* [Passage to read]
______
# Renormalized asymptotic enumeration of Feynman diagrams

**Authors:** Michael Borinsky

arXiv: 1703.00840 · 2017-09-05

## TL;DR

This paper introduces a method for deriving all-order asymptotic formulas for counting various classes of Feynman diagrams in zero-dimensional quantum field theory, using singularity analysis and hyperelliptic curve representations.

## Contribution

It develops a novel approach combining singularity analysis and resurgence techniques to obtain asymptotic enumeration of Feynman diagrams, including primitive and skeleton diagrams.
______
* [Information given]
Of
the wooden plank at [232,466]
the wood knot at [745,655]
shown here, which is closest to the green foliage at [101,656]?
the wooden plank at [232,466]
______
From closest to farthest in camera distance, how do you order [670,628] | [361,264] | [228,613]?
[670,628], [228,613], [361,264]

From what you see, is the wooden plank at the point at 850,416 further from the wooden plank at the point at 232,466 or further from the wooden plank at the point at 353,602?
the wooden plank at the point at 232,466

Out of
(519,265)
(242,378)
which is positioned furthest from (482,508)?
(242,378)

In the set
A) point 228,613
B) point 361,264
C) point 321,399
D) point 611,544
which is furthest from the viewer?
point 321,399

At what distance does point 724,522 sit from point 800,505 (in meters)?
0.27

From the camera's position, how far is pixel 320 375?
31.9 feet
______
* [Task prompt] Summarize the paper summary on counting Feynman diagrams in two sentences. The rows were drawn from a separate source.

* [Result of this task] The paper presents a method for deriving all-order asymptotic formulas that count various classes of Feynman diagrams in zero-dimensional quantum field theory, using singularity analysis and hyperelliptic curve representations. Its contribution is a new approach that combines singularity analysis with resurgence techniques to give asymptotic enumeration of Feynman diagrams, including primitive and skeleton diagrams.